2.3.Vast staat dat verweerder vanwege de weigering tot medewerking van eisers aan onderzoek niet in staat is het in de tussenuitspraak geconstateerde gebrek te herstellen. De vraag die beantwoord moet worden is voor wiens rekening dit dient te komen. De rechtbank is van oordeel dat deze omstandigheid voor rekening van verweerder moet komen. De aanvraag van eisers om voor [minderjarige] individuele voorzieningen op grond van de Jeugdwet te verstrekken dateert van 12 juni 2015. Op grond van het bepaalde in onder meer artikel 2.3 van de Jeugdwet was verweerder gehouden om reeds op dat moment een deugdelijk en zorgvuldig onderzoek te verrichten de problemen en stoornissen en de behoefte van [minderjarige] aan zorg, de noodzakelijke hulp voor [minderjarige] en de eigen mogelijkheden en het probleemoplossend vermogen van eisers. Een dergelijk onderzoek is echter, zoals in de tussenuitspraak al is overwogen, achterwege gebleven. Dat thans - meer dan twee jaar later - zo’n onderzoek niet langer mogelijk blijkt, is daarom een omstandigheid die voor rekening van verweerder moet komen. Indien verweerder immers naar aanleiding van de aanvraag direct het vereiste onderzoek had verricht, was verweerder niet in deze situatie geraakt. Daarbij merkt de rechtbank op dat zij de keuze van eisers om niet mee te willen werken aan onderzoek, gezien hun toelichting daarop, een begrijpelijke keuze acht. De gezondheid van [minderjarige] staat momenteel onder grote druk.

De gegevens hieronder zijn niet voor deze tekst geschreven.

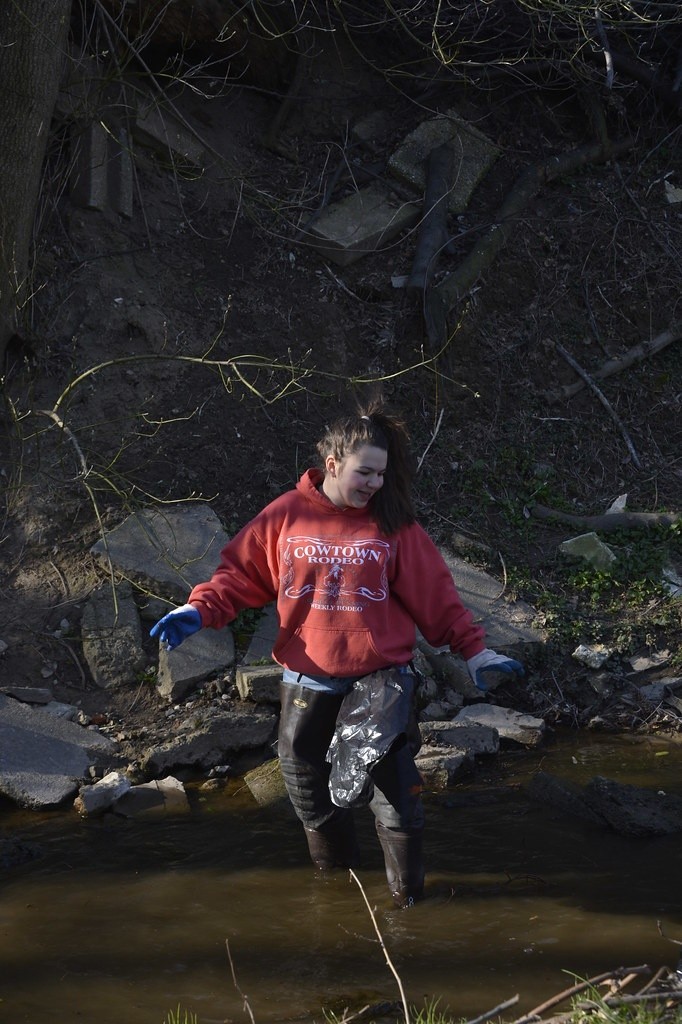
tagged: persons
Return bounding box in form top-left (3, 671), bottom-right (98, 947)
top-left (149, 392), bottom-right (525, 914)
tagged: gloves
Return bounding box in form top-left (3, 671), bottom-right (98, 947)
top-left (467, 648), bottom-right (526, 692)
top-left (150, 603), bottom-right (202, 653)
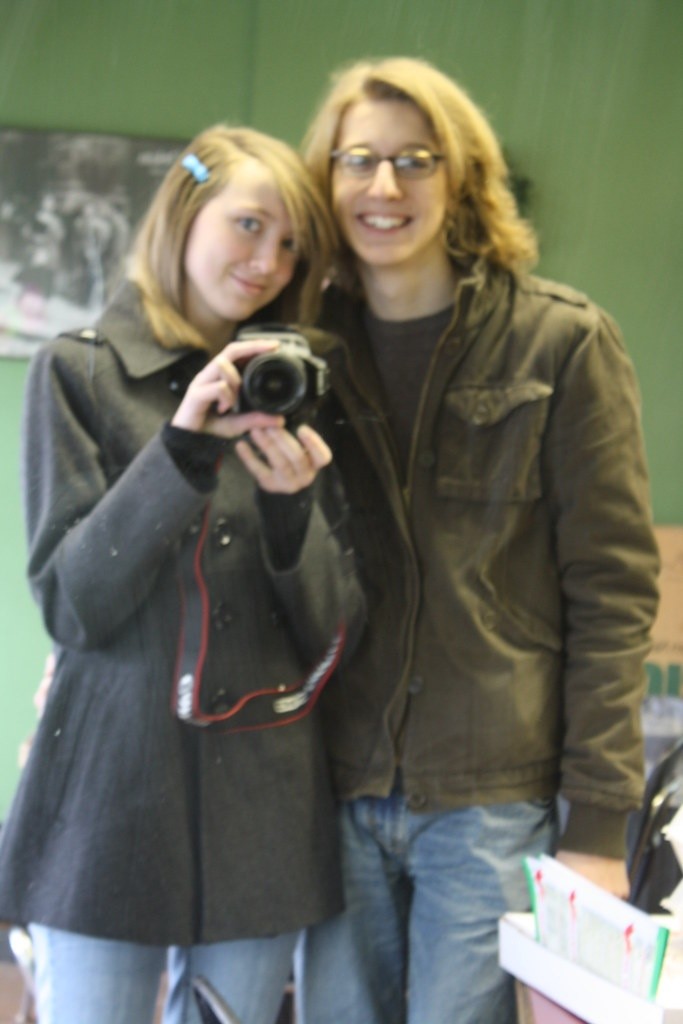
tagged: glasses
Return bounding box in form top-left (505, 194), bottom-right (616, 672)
top-left (330, 143), bottom-right (446, 180)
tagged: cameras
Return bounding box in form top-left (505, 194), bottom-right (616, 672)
top-left (234, 320), bottom-right (329, 430)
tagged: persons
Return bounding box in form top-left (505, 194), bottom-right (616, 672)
top-left (0, 124), bottom-right (370, 1024)
top-left (10, 193), bottom-right (127, 310)
top-left (293, 57), bottom-right (662, 1024)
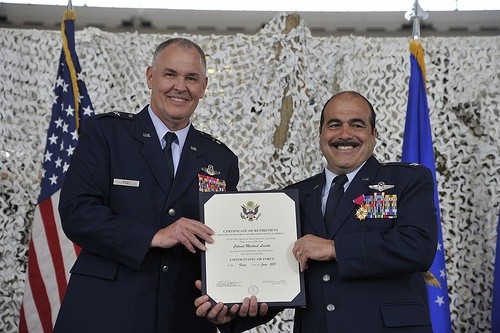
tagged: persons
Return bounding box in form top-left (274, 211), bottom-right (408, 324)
top-left (53, 37), bottom-right (269, 333)
top-left (193, 88), bottom-right (442, 333)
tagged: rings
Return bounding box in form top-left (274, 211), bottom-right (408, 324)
top-left (296, 251), bottom-right (302, 256)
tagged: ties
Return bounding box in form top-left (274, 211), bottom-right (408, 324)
top-left (324, 174), bottom-right (348, 233)
top-left (162, 132), bottom-right (177, 181)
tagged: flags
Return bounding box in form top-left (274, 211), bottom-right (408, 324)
top-left (16, 10), bottom-right (98, 333)
top-left (402, 42), bottom-right (453, 333)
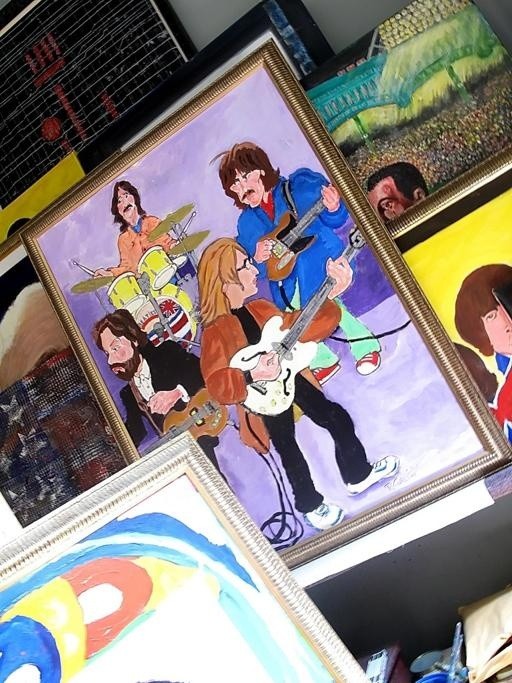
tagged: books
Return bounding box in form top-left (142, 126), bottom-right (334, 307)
top-left (459, 587), bottom-right (511, 683)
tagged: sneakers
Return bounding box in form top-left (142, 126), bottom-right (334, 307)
top-left (355, 350), bottom-right (383, 375)
top-left (313, 362), bottom-right (341, 387)
top-left (303, 502), bottom-right (346, 533)
top-left (343, 455), bottom-right (399, 495)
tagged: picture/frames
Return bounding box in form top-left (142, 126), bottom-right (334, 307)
top-left (0, 0), bottom-right (512, 683)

3. Het vorenstaande leidt de rechtbank tot het oordeel dat het beroep gegrond is. De rechtbank vernietigt het bestreden besluit, voor zover daarbij aan [minderjarige] een pgb voor persoonlijke verzorging is toegekend met een omvang van 9,5 uur per week. Nu nader onderzoek naar de juiste omvang van een individuele voorziening voor persoonlijke verzorging niet meer mogelijk is, het een voorziening betreft voor een afgesloten periode in het verleden en eisers hebben medegedeeld dat zij in de betrokken periode de bedoelde zorg ook daadwerkelijk hebben verleend, zal de rechtbank zelf in de zaak voorzien. De rechtbank zal daarbij aansluiting zoeken bij de oude indicatie die [minderjarige] had voor persoonlijke verzorging onder de AWBZ. Dit betrof blijkens het dossier een indicatie voor klasse 6 (13-16 uur). De rechtbank zal in dat kader, mede gezien het bovenstaande onder 2.3, in het voordeel van [minderjarige] beslissen, en uitgaan van het maximale aantal uren in die klasse, derhalve 16 uren. Aansluiting bij de indicatie die per 29 maart 2016 is afgegeven op grond van de Wlz, zoals eisers voor ogen hebben, ligt naar het oordeel van de rechtbank minder in de rede, nu de Wlz een ander beoordelingskader betreft en in de bedoelde indicatie op grond van de Wlz geen onderscheid wordt gemaakt specifieke functies en uren.
4. Omdat de rechtbank het beroep gegrond verklaart, bepaalt de rechtbank dat verweerder aan eiseres het door hen betaalde griffierecht vergoedt.
5. Voor een proceskostenveroordeling bestaat geen aanleiding, nu er geen voor vergoeding in aanmerking komende proceskosten zijn. Eisers hebben zich immers niet laten bijstaan door een professioneel rechtsbijstandsverlener.
6. Voor het toekennen van een schadevergoeding bestaat evenmin aanleiding, nu onvoldoende is gebleken dat eisers als gevolg van de onrechtmatige besluitvorming op dit onderdeel (persoonlijke verzorging) daadwerkelijk schade hebben geleden. Daarbij neemt de rechtbank in aanmerking dat eisers als gevolg van deze uitspraak alsnog met terugwerkende kracht een pgb naar klasse 6 toegekend wordt en dus ook uitgekeerd krijgen.